EXTRACTED TEXT →
● ● ● ●
Sermon: Vayechi

Written by Rabbi Colin Eimer — 2 January 2018

Some months ago, the Alyth Film Club screened a German film called Nirgendwo in Afrika, Nowhere in Africa. Based on a novel by Stefan Zweig, it describes what happens to a German-Jewish family who manage to get out of Nazi Germany in 1938 and end up on a farm in Kenya. The film portrays the struggle of urban, cultured, assimilated Jews trying to adapt to an agricultural life, in the back-of-beyond in Africa. It’s fiction but Zweig himself was writing from personal experience of exile. At the height of his literary career, in the 1920s and ‘30s, he was one of the most popular writers in the world. He also had to leave Europe and lived a peripatetic existence until, in 1942, he and his wife committed suicide in Brazil.

Now while the location of that film might be slightly unusual, the story is sadly an age-old Jewish one. Wars, forced expulsions, economic pressures and so on have meant that Jews are all too familiar with this condition we call ‘exile.’ And there’s scarcely anywhere in the world where Jews have not lived at some time or other.

And the word ‘exile’ is not, of course, neutral but has strong negative connotations – suggesting that something has forced you to leave, reluctantly, the place you call ‘home’ to create a new life elsewhere.

In Hebrew the word for exile is galut. In traditional Jewish thinking, galut never means simply ‘exile’ but carries with it an additional dimension, one of a lesser-status, indeed sometimes even of punishment. So, for example, the traditional Yom Kippur liturgy has the refrain mipnei chata’einu galinu mei’artzeinu ‘because of our sins we were exiled from our land.’

Galut, as opposed to exile, therefore, is never simply a matter of geography but is integrally bound up with identity, with who and what we are. One of the early Zionist songs was anu olim artzah livnot u’l’hibanot bah “we are going up to the land” livnot, “to build” but also l’hibanot bah “to be rebuilt by it.” While we live in galut, in exile, we can never be complete Jewish human beings; only in eretz yisrael can we become that.

We have known many exiles, yet, wherever we do settle, we become supremely loyal citizens. This Shabbat we finished reading the cycle of Joseph stories this Shabbat and he is the model of the Jew who gives of their all to their new country. The contribution of Jews to their society has invariably been way out of proportion to their relative numbers in the population. I’m reading the second part of Simon Schama’s The Story of the Jews and he spells out that out in fascinating detail.

And so, in our sidra, Jacob is on his deathbed, having come to Egypt, out of choice, to be with his son, Joseph. Not every displacement is an exile, of course.

Rabbi Hugo Gryn z”l once suggested that the 20th century should be called the ‘century of the refugee,’ given the enormous number of people who have had to go into some sort of exile. But it’s not, sadly, a title unique to the 20th century. We’re not even a quarter of the way into this century, yet we have seen appalling scenes of refugees: the camps in Calais; Syrian refugees; people crowding into small, unseaworthy boats to cross the Mediterranean, so reminiscent of the Boat People fleeing Vietnam in the late 1970s; the Rohynga in Myanmar; and many examples from sub-Saharan Africa. Unsurprisingly, people choose the uncertainty of exile over the certainty of death and starvation, but at what cost?
● ● ● ●
ENTRIES →

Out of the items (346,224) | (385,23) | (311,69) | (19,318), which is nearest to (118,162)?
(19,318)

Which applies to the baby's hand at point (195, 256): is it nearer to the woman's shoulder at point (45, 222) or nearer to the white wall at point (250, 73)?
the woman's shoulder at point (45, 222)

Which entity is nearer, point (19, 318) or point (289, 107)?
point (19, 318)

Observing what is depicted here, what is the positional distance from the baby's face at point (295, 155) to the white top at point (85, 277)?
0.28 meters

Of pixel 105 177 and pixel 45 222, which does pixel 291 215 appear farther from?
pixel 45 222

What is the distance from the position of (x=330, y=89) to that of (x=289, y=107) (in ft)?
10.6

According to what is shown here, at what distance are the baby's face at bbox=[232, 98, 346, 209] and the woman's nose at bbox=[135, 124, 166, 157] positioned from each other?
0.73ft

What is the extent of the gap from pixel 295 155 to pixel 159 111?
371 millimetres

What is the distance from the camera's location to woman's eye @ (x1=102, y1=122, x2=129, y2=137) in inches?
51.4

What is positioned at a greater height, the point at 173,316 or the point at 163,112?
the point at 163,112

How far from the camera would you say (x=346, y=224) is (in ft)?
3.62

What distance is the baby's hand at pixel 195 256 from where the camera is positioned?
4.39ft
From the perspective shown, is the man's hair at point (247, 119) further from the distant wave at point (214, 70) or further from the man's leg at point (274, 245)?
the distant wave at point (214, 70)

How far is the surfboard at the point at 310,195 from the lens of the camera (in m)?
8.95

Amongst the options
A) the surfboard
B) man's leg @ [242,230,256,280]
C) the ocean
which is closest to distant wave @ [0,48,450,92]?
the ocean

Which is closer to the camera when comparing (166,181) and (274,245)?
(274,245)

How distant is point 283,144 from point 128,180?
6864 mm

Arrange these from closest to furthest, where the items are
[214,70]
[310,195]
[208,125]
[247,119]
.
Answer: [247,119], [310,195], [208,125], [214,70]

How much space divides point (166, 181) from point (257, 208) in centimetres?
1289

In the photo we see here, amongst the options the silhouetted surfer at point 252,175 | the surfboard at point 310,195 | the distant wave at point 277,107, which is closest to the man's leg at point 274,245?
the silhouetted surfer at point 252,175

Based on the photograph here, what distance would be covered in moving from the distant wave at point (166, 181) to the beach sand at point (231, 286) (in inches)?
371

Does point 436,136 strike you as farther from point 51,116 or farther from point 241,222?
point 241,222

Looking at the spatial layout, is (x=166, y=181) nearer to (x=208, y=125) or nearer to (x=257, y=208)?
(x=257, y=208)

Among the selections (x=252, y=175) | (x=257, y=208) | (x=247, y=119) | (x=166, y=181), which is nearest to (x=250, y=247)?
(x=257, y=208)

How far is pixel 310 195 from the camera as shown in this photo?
● ● ● ●
GOALS →
a: Using the sermon, explain in one to three sentences why Rabbi Hugo Gryn suggested that the 20th century be called the "century of the refugee."
b: Copy the sermon from "Some months ago, the" up to and including "suicide in Brazil.".

FULL ANSWERS →
a: He proposed the name because of the enormous number of people who had to go into some sort of exile during that century.

b:
Some months ago, the Alyth Film Club screened a German film called Nirgendwo in Afrika, Nowhere in Africa. Based on a novel by Stefan Zweig, it describes what happens to a German-Jewish family who manage to get out of Nazi Germany in 1938 and end up on a farm in Kenya. The film portrays the struggle of urban, cultured, assimilated Jews trying to adapt to an agricultural life, in the back-of-beyond in Africa. It’s fiction but Zweig himself was writing from personal experience of exile. At the height of his literary career, in the 1920s and ‘30s, he was one of the most popular writers in the world. He also had to leave Europe and lived a peripatetic existence until, in 1942, he and his wife committed suicide in Brazil.